Her film maintains the riot was not an isolated incident; violence exploded at
the corner of
Taylor and Turk in San Francisco's Tenderloin because of the confluence of many
factors.
And the riot itself triggered other forces that flowed into the modern gay
rights
movement.

The Tenderloin had long been the place to satisfy "the fleshly needs of men,"
says a voice-
over in Stryker's movie. "A marketplace of vice, degradation, and human misery."
But it
was a vice-ridden district run by corrupt police who demanded payola from the
prostitutes
and illegal clubs.

"Police would give people of indeterminate gender the message that they belonged
in the
Tenderloin, which at the time was a gay ghetto—a slummy gay ghetto," said Suzan
Cooke,
who walked the streets there.

"The Tenderloin was populated by the pimps and the whores and the drag queens
and I
felt very comfortable there," said Aleisha Brevard, who was a female
impersonator.

"We sold ourselves because we needed to make a living," said Ching.

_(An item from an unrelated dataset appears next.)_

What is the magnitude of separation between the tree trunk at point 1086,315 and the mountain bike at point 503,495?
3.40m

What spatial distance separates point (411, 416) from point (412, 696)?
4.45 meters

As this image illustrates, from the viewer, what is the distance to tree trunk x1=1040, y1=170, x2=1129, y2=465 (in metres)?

But it was dangerous too. Some girls had been beaten up by johns surprised that
they
were men. Some had been killed.

Then came the Vietnam War. Long hair and love beads became a symbol of a man
against
the war, not a man who wanted to be a girl, said Stryker. Soldiers crowded the
Tenderloin
on their way to Vietnam. Police raids escalated. A few blocks away the black
civil rights
movement moved into the Tenderloin when Reverend Cecil Williams took over as
pastor of
Glide Memorial Methodist Church. And that movement fueled the new LGBT
militancy, said
Stryker.

In July 1966, a new activist organization called Vanguard, mostly street
hustlers and drag
queens, formed. They met at Compton's, but the management didn't like "the
uppity new
political attitudes some of its customers were starting to express," said
Stryker, and put
them out. And so Vanguard picketed the cafeteria on July 18. That boiling
resentment led
directly to the riot, she says.

After the riot, partly because of Blackstone's work, police attitudes slowly
changed.
Stanford opened a sexual-reassignment clinic in 1968. The city's health
department
started issuing ID cards for people who had changed their sex—something the
state would
not do—so they could get regular jobs.

"I am so proud of these women," Stryker said. "It brings the power of our
history to bear
on the struggle."

"Once you feel good about yourself," said St. Jaymes in the kicker to Stryker's
movie,
"nobody can hurt you."

Others say that the while the riot might have been an important milestone in gay
history,
its real importance is to each of the people whose lives it made possible.

" I went from being a teenaged sissy boy to being a woman," said Felicia
Elizondo, a
Compton's veteran at the dedication. "Being a woman now is just fantastic."


Susan Stryker's "Screaming Queens" documentary will air on Channel 13 on July 4
at 3:30
a.m. It is available on DVD at screamingqueensmovie.com.